Набор заданий:
(a) Изложите текст о заселении Новгородского края в двух предложениях.
(b) Продолжите текст о заселении Новгородского края, начав сразу после его последнего предложения.

Исходный текст:
◇ ◇ ◇ ◇ ◇ ◇ ◇
Расцвет русского могущества - Страница 12

Изменить размер шрифта:

При первых князьях южные города населяются людьми, т. е. обывателями, с севера. В последующее время южане появляются на севере не народом, обывателями, а только чиновниками, властителями, каковы были, например, в Залесском Владимире русские «детские».

Что касается Новгорода, то в эту страну киевские поляне могли переселиться только по крайней необходимости, больше всего в видах торгового промысла.

В самом деле, какая нужда или выгода заставила бы их, коренных землепашцев, так далеко углубиться на финский север, где посреди глухих лесов и непроходимых болот едва было возможно найти место для разведения пашни, где вокруг озера возможно было только одно рыболовство или в лесах одно звероловство; а славянин, как помнит история, всегда питался хлебом, всегда был силен только своею пашнею. Новгород и в следующие века постоянно бедствовал хлебом и в этом отношении всегда зависел от остальной Руси.

Таким образом трудно предположить, чтобы киевский хлебопашец променял свой благодатный юг на этот бедный и бедственный север.

Необходимо допустить, что первое поселение на Ильмене завелось с целью торгового промысла. Одна только торговая промышленность способна поселить человека на самом бедном по природе месте, лишь бы оно было богато торгом. Но в этом случае сам собой возникает вопрос: какой торговли мог искать в ильменском углу нашего севера киевский юг? Ильменская сторона прилегала к Финскому заливу, следовательно, к торгу на Балтийском море, на которое, однако, можно было выезжать несравненно ближайшею дорогой, по Западной Двине, не говоря о древнейшей дороге по Неману. Самые норманны – шведы и прочие, если они ходили по нашей стране в Грецию, должны были предпочитать этот двинский путь, как ближайший и прямой, всякому другому. Пробираться по Финскому заливу и через Новгород было почти вдвое дальше и в несколько раз затруднительнее: надо было переходить, кроме залива, три реки, два озера, два-три волока, между тем как из Двины в Березину лежал только один переволок. Кроме того, европейские товары, на которые киевский юг у Балтийского моря мог променивать свои русские, приходили в Киев прямой сухопутной дорогой через польские земли. Польский летописец Галл рассказывает, что с X века торговые европейцы только по пути в Русь знакомились даже и с самой Польшей[41], а баварские купцы из Регенсбурга, торговавшие в Киеве, так и прозывались Ruzarii, т. е. русскими, как и наши «гречниками» от торговли с Грецией. Это показывает, что торговля Киева с европейским Западом с незапамятных времен происходила и независимо от речных и морских дорог, сухопутьем, или «горой», как выражались наши предки.

Вообще очень трудно предполагать, чтобы древнейшие киевские или днепровские люди могли когда-либо отыскивать и пролагать пути к европейским товарам через Ильменский угол. А они необходимо должны были это делать, если стремились заселить и Новгородский край. Киевская сторона вовсе не нуждалась в этой далекой и болотной украйне. Самый важнейший русский товар, пушные меха, шел в Киев от Верхней Волги и вообще с северо-востока, из Ростовской и Муромской земель. Мед и воск добывались по сторонам самого Днепра. Все необходимое для Киева доставлялось главным образом с юга.
◇ ◇ ◇ ◇ ◇ ◇ ◇
Фрагмент данных:

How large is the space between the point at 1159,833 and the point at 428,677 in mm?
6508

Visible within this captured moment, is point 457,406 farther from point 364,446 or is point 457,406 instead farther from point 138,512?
◇ ◇ ◇ ◇ ◇ ◇ ◇
Ответы к заданиям:
(a) Киевские хлебопашцы вряд ли променяли бы плодородный юг на бедный хлебом финский север, поэтому первое поселение на Ильмене могло возникнуть только ради торговли. Однако путь к Балтийскому морю через Новгород был длиннее и труднее двинского, европейские товары шли в Киев сухопутьем через польские земли, а меха, мед и воск поступали с северо-востока и с Днепра, так что Киев не нуждался в Новгородском крае.

(b)
Тем не менее появление Новгорода на своем болотистом месте, как и впоследствии появление Петербурга у Финского залива, должно показывать, что существовали значительные внутренние или внешние причины для развития на этом месте нового поселения.

Петербург вырос из сокровенных потребностей страны владеть морским берегом; он явился на своем месте выразителем нашей государственной силы, искавшей света и просвещения на европейском Западе и потому придвинувшей даже свою столицу к самому рубежу этого Запада. Словом сказать, Петербург своим появлением обозначил великую нужду Русской страны в материалах и началах жизни западной, общечеловеческой.

Не был ли Новгород выразителем каких-либо внутренних, домашних стремлений Русской страны, указавшей еще в незапамятные века место для его поселения? Вообще был ли он порожден потребностями самой страны или явился по необходимости служить больше всего потребностям чужого мира?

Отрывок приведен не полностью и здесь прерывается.